La Realtà Aumentata (“augmented reality”, abbreviato AR) è l’arricchimento della percezione sensoriale mediante contenuti e/o animazioni virtuali, manipolati e convogliati elettronicamente in tempo reale, che altrimenti non sarebbero percepibili con i cinque sensi.
Per fare un esempio più pratico basti pensare ad Arnold Schwarzenegger nel celebre film “Terminator”, e a come riuscisse a visualizzare le informazioni sui suoi obiettivi. Sì, probabilmente il cyborg sarebbe stato in grado di vederle anche senza i suoi famosi occhiali, ma era per farvi capire il concetto. In parole povere la AR è un’integrazione fra immagini reali ed oggetti virtuali.
Provate ad immaginare di trovarvi in un centro commerciale e vedere un bel televisore: tramite un particolare device (che in realtà a seconda della situazione possono essere un paio di occhiali, così come degli auricolari, guanti o anche smartphone e tablet) vi sarà possibile visualizzare istantaneamente tutte le informazioni che vi interessano di quell’oggetto; specifiche tecniche, recensioni, e simili.
La Realtà Aumentata è possibile grazie ad un software dotato di particolari dispositivi di rendering e tracciamento: questi delineano contenuti o forme dopo aver individuato dei punti fissi in uno spazio e “creano” gli oggetti virtuali desiderati.
Con Realtà Virtuale (“virtual reality”, abbreviato VR) si indica invece la realtà simulata, teoricamente costruita attraverso un sistema immersivo in cui tutti e cinque i sensi possono essere utilizzati permettendo l’interazione con gli oggetti presenti nelle ambientazioni virtuali.

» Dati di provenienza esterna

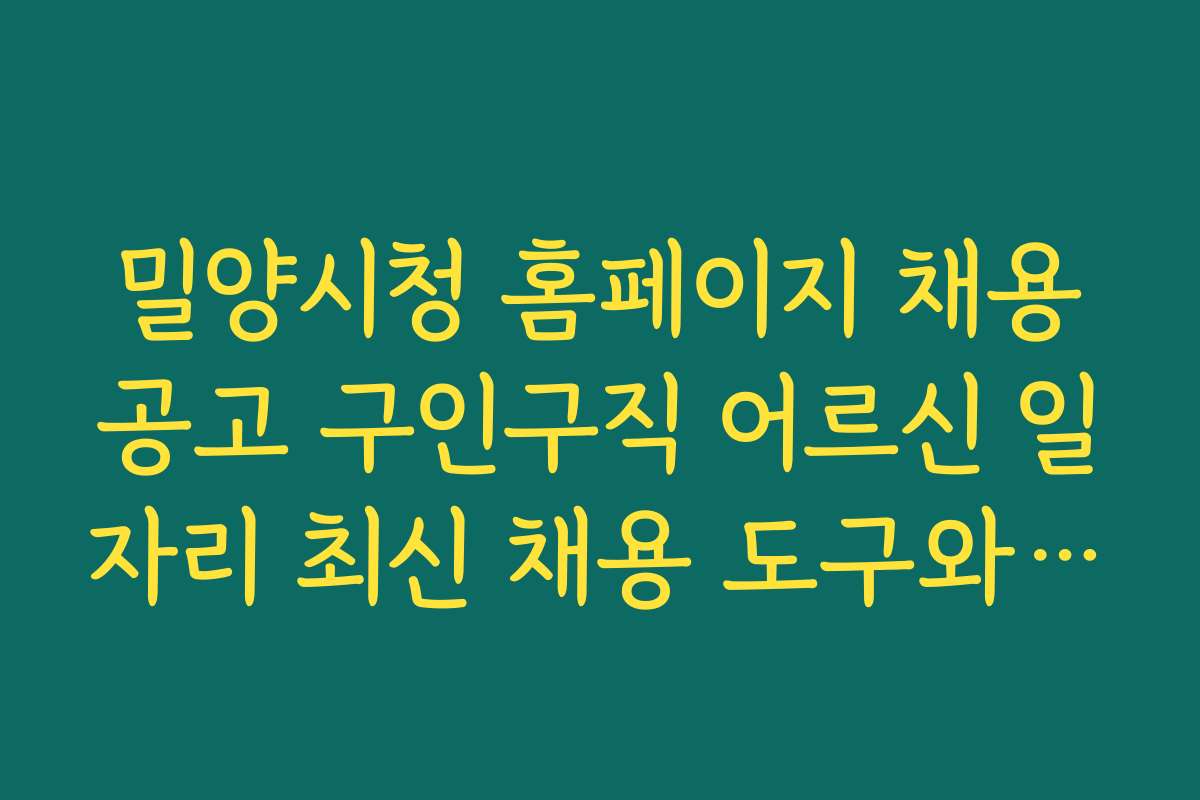 밀양시청 홈페이지 채용공고 구인구직 어르신 일자리 최신 채용 도구와 앱 활용법 소개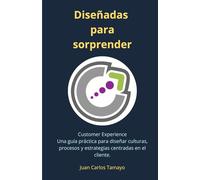 Diseñadas para Sorprender: Una guía práctica para diseñar culturas, procesos y estrategias centradas en la experiencia del cliente (Customer Experience)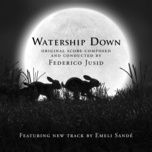 10,000 enemies (from “watership down”) - emeli sande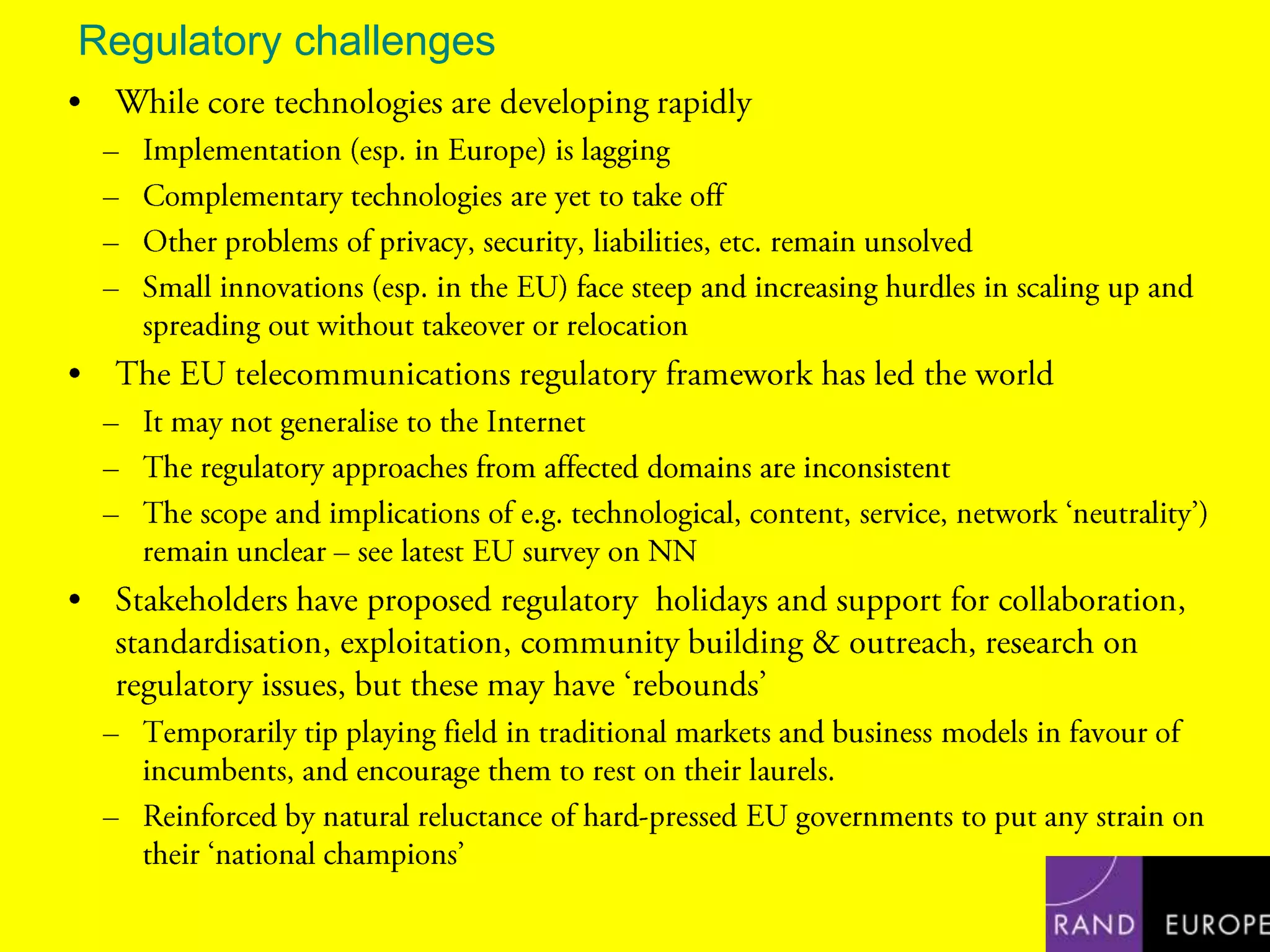 Regulatory challengesWhile core technologies are developing rapidlyImplementation (esp. in Europe) is laggingComplementary technologies are yet to take offOther problems of privacy, security, liabilities, etc. remain unsolvedSmall innovations (esp. in the EU) face steep and increasing hurdles in scaling up and spreading out without takeover or relocationThe EU telecommunications regulatory framework has led the worldIt may not generalise to the InternetThe regulatory approaches from affected domains are inconsistentThe scope and implications of e.g. technological, content, service, network ‘neutrality’) remain unclear – see latest EU survey on NNStakeholders have proposed regulatory  holidays and support for collaboration, standardisation, exploitation, community building & outreach, research on regulatory issues, but these may have ‘rebounds’Temporarily tip playing field in traditional markets and business models in favour of incumbents, and encourage them to rest on their laurels. Reinforced by natural reluctance of hard-pressed EU governments to put any strain on their ‘national champions’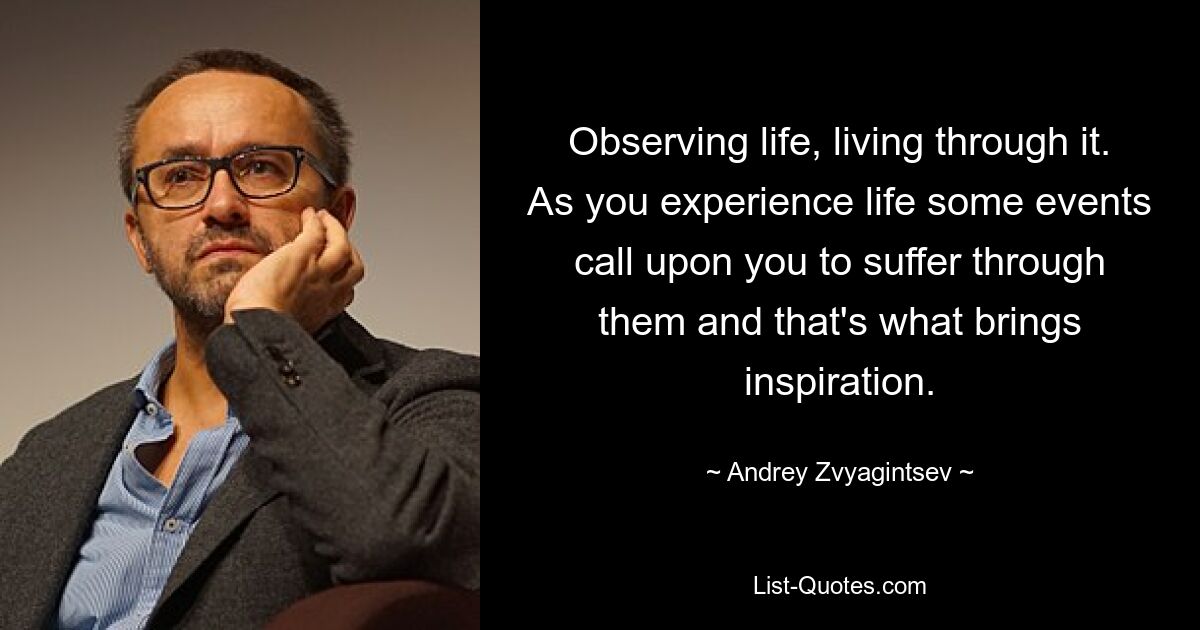 Observing life, living through it. As you experience life some events call upon you to suffer through them and that's what brings inspiration. — © Andrey Zvyagintsev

Esistono tuttavia due tipi di VR: immersiva e non immersiva.
Nel primo caso, in cui l’ambiente viene costruito intorno all’utente, viene creata grazie l’ausilio di alcune periferiche, oggi già in parte utilizzate, come:
- un visore, ovvero una sorta di casco che annulla il mondo reale e ne crea uno virtuale
- dei normali auricolari
- dei “guanti” (chiamati “wired gloves”) che possono rimpiazzare i sistemi manuali di input (come ad esempio tastiera, mouse o joystick)
- una cybertuta, la quale può simulare il tatto o realizzare una scansione 3D del corpo dell’utente e trasferirla nell’ambiente virtuale.
Purtroppo vi sono delle difficoltà in questa tipologia di VR: una di esse è la latenza, ovvero il tempo che impiega l’ambiente virtuale ad adeguarsi ai nostri movimenti, generando quindi una sensazione di “finto” nell’utente e anche una sorta di mal di mare, chiamato motion sickness.
Il secondo problema è proprio quello dei supporti: i caschi utilizzati sono troppo pesanti e scomodi, pertanto non possono essere indossati a lungo, inoltre c’è l’impiccio dei cavi che vanno a ledere la libertà di movimento, ed infine vi è il dilemma dei contenuti, che essendo fittizi vanno completamente inventati da zero.
Nella realtà virtuale non immersiva, invece, non si fa uso di caschi o simili, ma l’utente si trova semplicemente davanti ad un monitor, un po’ come nel cinema 3D, con cui può però interagire attraverso strumenti appositi.